2.7[getuige 4] .
3. Het onderzoeken of het pistool, waarmee [persoon] zichzelf van het leven heeft beroofd, in België bewaard is gebleven en zo ja, het laten verrichten van proefschoten met dat pistool.
Indien het pistool niet bewaard is gebleven, moet worden onderzocht of in het verleden proefschoten met dat pistool zijn gemaakt en of die bevindingen in dat geval zijn bewaard.
Indien of nadat proefschoten zijn gemaakt met dat pistool dienen de bevindingen daaruit te worden vergeleken met de kogels die zijn aangetroffen op de plaats van het delict;
4. Het onderzoeken of verdachte in 1996 is verhoord via de zogenoemde ‘Zaanse verhoormethode’ en in dat geval het verstrekken van de (video)opnames van die verhoren;
Verder heeft de verdediging om opheffing van de voorlopige hechtenis verzocht. Daaraan heeft de verdediging, gemotiveerd, ten grondslag gelegd dat het vonnis aperte onjuistheden bevat.
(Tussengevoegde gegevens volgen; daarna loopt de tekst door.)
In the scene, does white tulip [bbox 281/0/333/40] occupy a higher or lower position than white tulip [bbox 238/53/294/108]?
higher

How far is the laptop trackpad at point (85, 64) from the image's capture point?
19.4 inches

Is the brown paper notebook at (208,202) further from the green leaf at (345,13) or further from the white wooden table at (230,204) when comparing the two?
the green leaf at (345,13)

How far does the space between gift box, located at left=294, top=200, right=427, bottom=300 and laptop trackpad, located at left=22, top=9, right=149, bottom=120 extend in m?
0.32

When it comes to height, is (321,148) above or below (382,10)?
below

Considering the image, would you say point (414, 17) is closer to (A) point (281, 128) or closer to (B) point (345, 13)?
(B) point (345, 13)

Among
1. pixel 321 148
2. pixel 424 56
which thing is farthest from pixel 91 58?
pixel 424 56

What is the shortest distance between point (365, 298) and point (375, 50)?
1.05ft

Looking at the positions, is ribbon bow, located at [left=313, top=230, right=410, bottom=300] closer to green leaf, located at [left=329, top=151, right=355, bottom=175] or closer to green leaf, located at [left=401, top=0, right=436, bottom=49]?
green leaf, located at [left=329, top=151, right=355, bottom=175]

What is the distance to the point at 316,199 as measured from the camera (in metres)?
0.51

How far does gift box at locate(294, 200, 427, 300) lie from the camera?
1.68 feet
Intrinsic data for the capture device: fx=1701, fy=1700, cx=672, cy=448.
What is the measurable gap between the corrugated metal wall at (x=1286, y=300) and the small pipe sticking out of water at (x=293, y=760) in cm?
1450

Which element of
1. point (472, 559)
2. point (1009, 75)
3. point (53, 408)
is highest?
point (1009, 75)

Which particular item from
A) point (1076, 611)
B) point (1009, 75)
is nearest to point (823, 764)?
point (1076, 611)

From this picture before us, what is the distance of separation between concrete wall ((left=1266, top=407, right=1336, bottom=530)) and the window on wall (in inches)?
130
Het standpunt van de advocaat-generaal
De advocaat-generaal heeft bij conclusie van 29 september 2023 en op de zitting van 17 mei 2024 gemotiveerd gereageerd op de ingediende onderzoekswensen. De advocaat-generaal verzet zich:
tegen het verrichten van het verzochte NIFP-onderzoek. De vraag of verdachte psychische weerstand kon bieden tegen de WOD-ers is pas relevant als sprake is van ongeoorloofde druk. Daarvan is niet gebleken;
niet tegen het horen van de (alibi)getuigen genoemd onder 2.4 tot en met 2.7. De advocaat-generaal verzet zich wel tegen het horen van de overige getuigen;
niet tegen het laten onderzoeken of het betreffende pistool is bewaard gebleven of tegen het verrichten van schotvergelijkingsonderzoek;
niet tegen het laten onderzoeken of verdachte via de Zaanse verhoormethode is verhoord.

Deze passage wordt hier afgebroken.